Kiel will den Nahverkehr zurück

Privatisierungen kommen aus der Mode: Wie Kiel besinnen sich viele Kommunen auf die Vorteile von Dienstleistungsunternehmen in öffentlicher Hand. Sie haben Arbeitsplätze und Abgaben im Blick

Die Stadt Kiel prüft, ihre Verkehrsgesellschaft zurück zu kaufen. Das teilprivatisierte Unternehmen schreibt inzwischen wieder schwarze Zahlen, müsste sich jedoch zum 1. Januar 2011 einer Ausschreibung stellen. Die SPD befürchtet, dass sich ein anderer Bewerber durchsetzen könnte und Arbeitsplätze verloren gingen. Würde die Kieler Verkehrsgesellschaft (KVG) komplett der Stadt gehören, könnte auf eine Ausschreibung verzichtet werden.

Die Zeit, als Kommunen sich das Heil von der Privatisierung öffentlicher Leistungen versprachen, scheint vorbei zu sein. Allein in Schleswig-Holstein gibt es dafür mehrere Beispiele. Uetersen im Kreis Pinneberg hat wieder eigene Stadtwerke gegründet. Ahrensburg im Kreis Stormarn hat schon 2003 die Gasversorgung in die eigene Regie genommen und expandiert kräftig. Der Hamburger Senat hat sich zumindest die Möglichkeit offen gehalten, mittelfristig Stadtwerke zu gründen.

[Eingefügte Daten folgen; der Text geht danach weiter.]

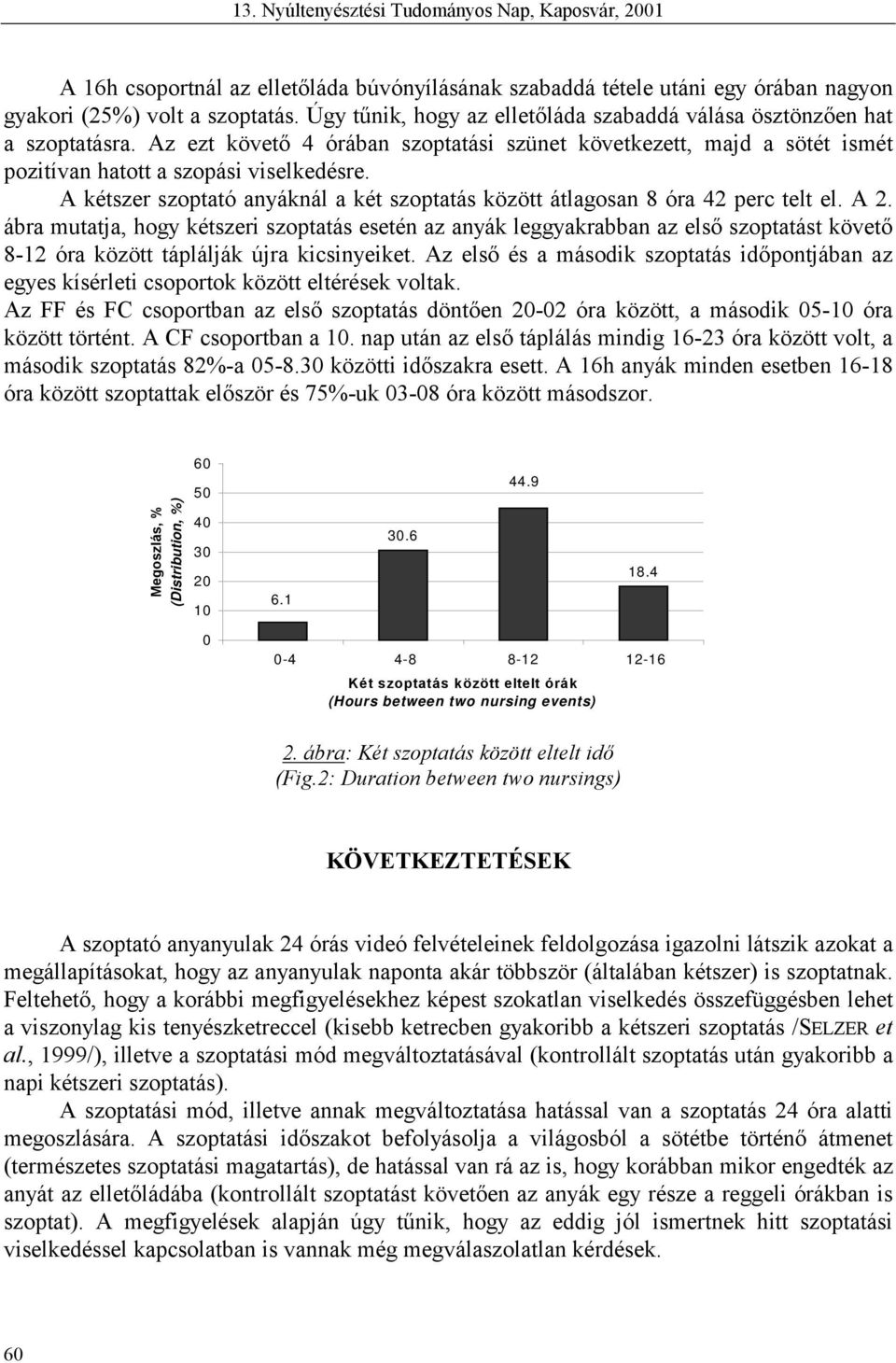 13. Nyúltenyésztési Tudományos Nap, Kaposvár, 2001

A 16h csoportnál az elletőláda búvónyílásának szabaddá tétele utáni egy órában nagyon gyakori (25%) volt a szoptatás. Úgy tűnik, hogy az elletőláda szabaddá válása ösztönzően hat a szoptatásra. Az ezt követő 4 órában szoptatási szünet következett, majd a sötét ismét pozitívan hatott a szopási viselkedésre.

A kétszer szoptató anyáknál a két szoptatás között átlagosan 8 óra 42 perc telt el. A 2. ábra mutatja, hogy kétszeri szoptatás esetén az anyák leggyakrabban az első szoptatást követő 8-12 óra között táplálják újra kicsinyeiket. Az első és a második szoptatás időpontjában az egyes kísérleti csoportok között eltérések voltak.

Az FF és FC csoportban az első szoptatás döntően 20-02 óra között, a második 05-10 óra között történt. A CF csoportban a 10. nap után az első táplálás mindig 16-23 óra között volt, a második szoptatás 82%-a 05-8.30 közötti időszakra esett. A 16h anyák minden esetben 16-18 óra között szoptattak először és 75%-uk 03-08 óra között másodszor.

Megoszlás, % (Distribution, %)
60
50
40
30
20
10
0
6.1
30.6
44.9
18.4
0-4
4-8
8-12
12-16
Két szoptatás között eltelt órák
(Hours between two nursing events)

2. ábra: Két szoptatás között eltelt idő
(Fig.2: Duration between two nursings)

KÖVETKEZTETÉSEK

A szoptató anyanyulak 24 órás videó felvételeinek feldolgozása igazolni látszik azokat a megállapításokat, hogy az anyanyulak naponta akár többször (általában kétszer) is szoptatnak. Feltehető, hogy a korábbi megfigyelésekhez képest szokatlan viselkedés összefüggésben lehet a viszonylag kis tenyészketreccel (kisebb ketrecben gyakoribb a kétszeri szoptatás /SELZER et al., 1999/), illetve a szoptatási mód megváltoztatásával (kontrollált szoptatás után gyakoribb a napi kétszeri szoptatás).

A szoptatási mód, illetve annak megváltoztatása hatással van a szoptatás 24 óra alatti megoszlására. A szoptatási időszakot befolyásolja a világosból a sötétbe történő átmenet (természetes szoptatási magatartás), de hatással van rá az is, hogy korábban mikor engedték az anyát az elletőládába (kontrollált szoptatást követően az anyák egy része a reggeli órákban is szoptat). A megfigyelések alapján úgy tűnik, hogy az eddig jól ismertnek hitt szoptatási viselkedéssel kapcsolatban is vannak még megválaszolatlan kérdések.

60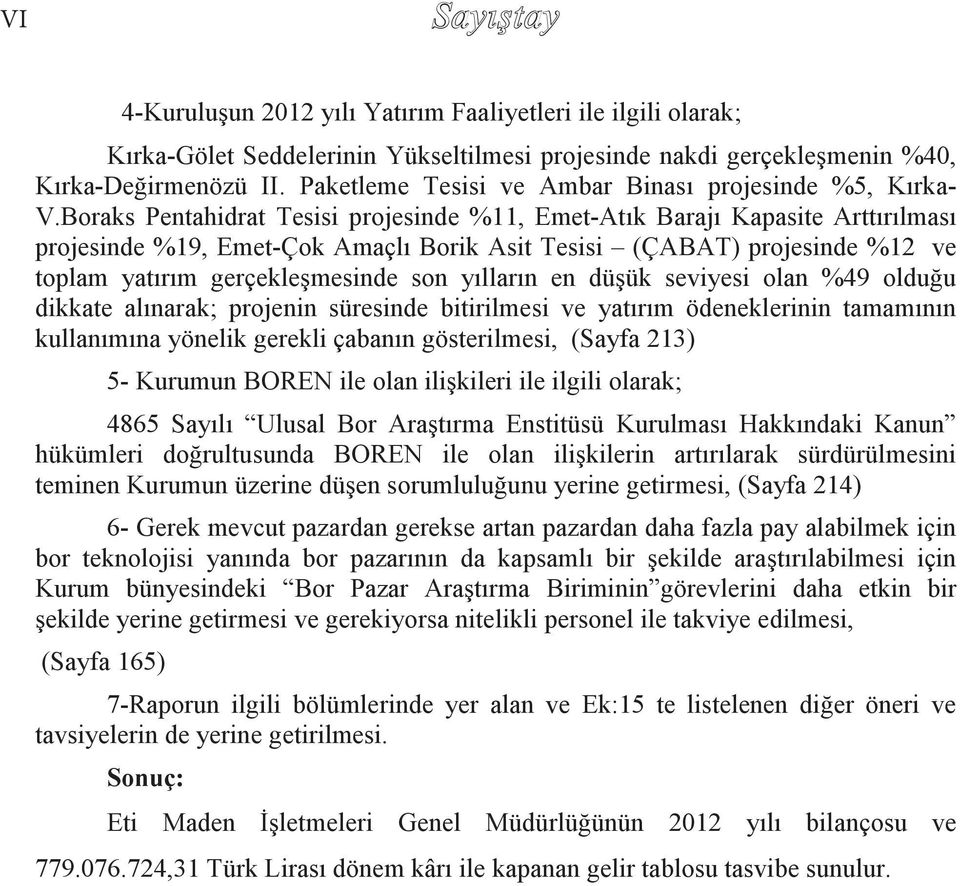 VI Sayıştay

4-Kuruluşun 2012 yılı Yatırım Faaliyetleri ile ilgili olarak;

Kırka-Gölet Seddelerinin Yükseltilmesi projesinde nakdi gerçekleşmenin %40, Kırka-Değirmenözü II. Paketleme Tesisi ve Ambar Binası projesinde %5, Kırka-V.Boraks Pentahidrat Tesisi projesinde %11, Emet-Atık Barajı Kapasite Arttırılması projesinde %19, Emet-Çok Amaçlı Borik Asit Tesisi – (ÇABAT) projesinde %12 ve toplam yatırım gerçekleşmesinde son yılların en düşük seviyesi olan %49 olduğu dikkate alınarak; projenin süresinde bitirilmesi ve yatırım ödeneklerinin tamamının kullanımına yönelik gerekli çabanın gösterilmesi, (Sayfa 213)

5- Kurumun BOREN ile olan ilişkileri ile ilgili olarak;

4865 Sayılı “Ulusal Bor Araştırma Enstitüsü Kurulması Hakkındaki Kanun” hükümleri doğrultusunda BOREN ile olan ilişkilerin artırılarak sürdürülmesini teminen Kurumun üzerine düşen sorumluluğunu yerine getirmesi, (Sayfa 214)

6- Gerek mevcut pazardan gerekse artan pazardan daha fazla pay alabilmek için bor teknolojisi yanında bor pazarının da kapsamlı bir şekilde araştırılabilmesi için Kurum bünyesindeki “Bor Pazar Araştırma Biriminin”görevlerini daha etkin bir şekilde yerine getirmesi ve gerekiyorsa nitelikli personel ile takviye edilmesi,

(Sayfa 165)

7-Raporun ilgili bölümlerinde yer alan ve Ek:15 te listelenen diğer öneri ve tavsiyelerin de yerine getirilmesi.

Sonuç:

Eti Maden İşletmeleri Genel Müdürlüğünün 2012 yılı bilançosu ve 779.076.724,31 Türk Lirası dönem kârı ile kapanan gelir tablosu tasvibe sunulur.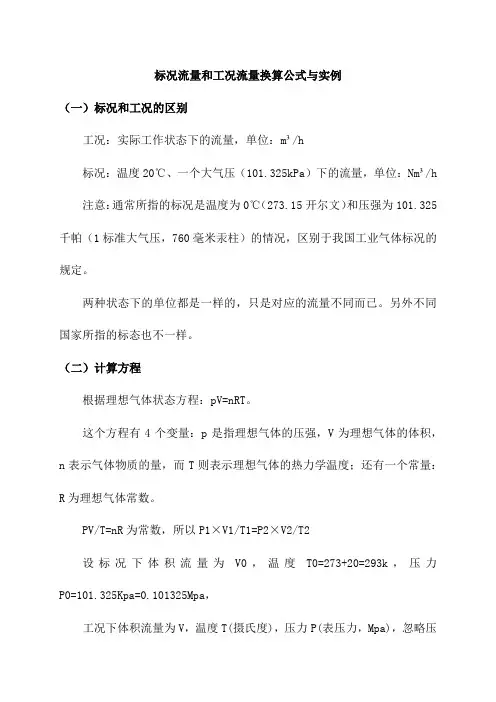 标况流量和工况流量换算公式与实例

（一）标况和工况的区别

工况：实际工作状态下的流量，单位：$m^3/h$

标况：温度20℃、一个大气压（101.325kPa）下的流量，单位：$Nm^3/h$

注意：通常所指的标况是温度为0℃(273.15开尔文)和压强为101.325千帕（1标准大气压，760毫米汞柱）的情况，区别于我国工业气体标况的规定。

两种状态下的单位都是一样的，只是对应的流量不同而已。另外不同国家所指的标态也不一样。

（二）计算方程

根据理想气体状态方程：pV=nRT。

这个方程有4个变量：p是指理想气体的压强，V为理想气体的体积，n表示气体物质的量，而T则表示理想气体的热力学温度；还有一个常量：R为理想气体常数。

PV/T=nR为常数，所以P1×V1/T1=P2×V2/T2

设标况下体积流量为V0，温度T0=273+20=293k，压力P0=101.325Kpa=0.101325Mpa，

工况下体积流量为V，温度T(摄氏度)，压力P(表压力，Mpa)，忽略压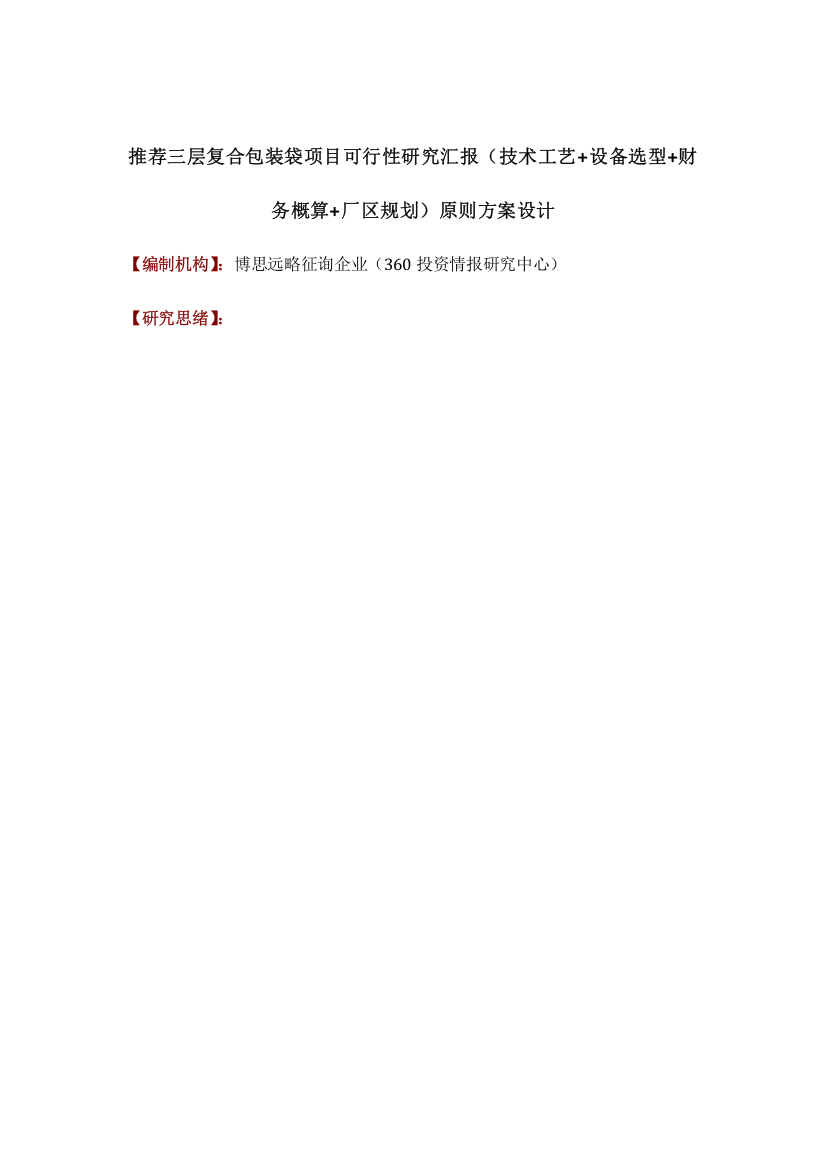 推荐三层复合包装袋项目可行性研究汇报（技术工艺+设备选型+财务概算+厂区规划）原则方案设计

【编制机构】：博思远略征询企业（360 投资情报研究中心）

【研究思绪】：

In der Kieler Politik scheint sich ein Kurswechsel anzudeuten. Im Jahre 2000 hatte Kiel 51 Prozent seiner Stadtwerke verkauft. 2003 gab die Stadt 49 Prozent der Verkehrsgesellschaft KVG an die Norddeutsche Busbeteiligungsgesellschaft (NBB) ab. Schon 2006 fordert die Dienstleistungsgewerkschaft Ver.di den Rückkauf dieses Minderheitenanteils und verwies dabei auf die drohende Ausschreibung. „Wenn öffentliche Aufgaben privatisiert worden sind, geht das einher mit einer Verschlechterung der Arbeitsbedingungen und Gehälter“, sagt Frank Hornschu von Ver.di. So seien bei den Stadtwerken im großen Stil Arbeitsplätze abgebaut worden.

Sollte sich bei der Ausschreibung des Nahverkehrs ein anderes Unternehmen als die KVG durchsetzen, drohe Lohndrückerei. Die ohnehin schon bescheiden bezahlten Busfahrer würden mit noch weniger Geld nach Hause gehen, befürchtet Hornschu. Dabei würde die Stadt kein Geld sparen, weil sie den Fahrern mit Wohngeld helfen müsste.

Den Antrag, Oberbürgermeisterin Angelika Volquartz (CDU) möge über einen Rückkauf des 49 Prozent-Anteils der KVG verhandeln, verabschiedete die Ratsversammlung einstimmig. Überdies soll die Bürgermeisterin darlegen, auf welchem Wege der Nahverkehr direkt an das städtische Unternehmen vergeben werden könnte.

Das Thema scheint die Parteien in unterschiedlicher Weise umzutreiben. Der SPD geht es darum, Arbeitsplätze zu sichern und einen attraktiven Nahverkehr zu erhalten. CDU-Fraktionschef Robert Cordes spricht dagegen etwas wolkig von „geänderten Rahmenbedingungen“. Er meint die neue EU-Verordnung 1370/ 2007, die die Ausschreibung vorsieht, zugleich aber eine Direktvergabe an ein komplett von der Stadt kontrolliertes Unternehmen ermöglicht. Seine Partei sei aber im Grunde gegen Rekommunalisierungen.

Ob sich die SPD zurecht um die Arbeitsplätze und -bedingungen sorgt, ist offen. Die EU-Verordnung ermöglicht es der ausschreibenden Kommune, Sozialstandards vorzuschreiben. Andererseits verbot der Europäische Gerichtshof vor einem Monat Niedersachsen, öffentliche Aufträge nur an Firmen zu vergeben, die Tariflöhne bezahlen.

Die Motive, öffentliche Dienstleistungen in die eigene Hand zu nehmen, können sehr unterschiedlich sein. Ahrensburg versorge sich selbst mit Gas, „weil wir uns mit Eon nicht über einen neuen kommunalfreundlichen Konzessionsvertrag verständigen konnten“, sagt der Kämmerer Horst Kienel. Bei stabilen Gaspreisen nehme die Stadt jetzt eine sechsmal höhere Konzessionsabgabe ein. „Da fragt man sich: Wo sind diese Gelder eigentlich in der Vergangenheit geblieben?“, sagt Kienel.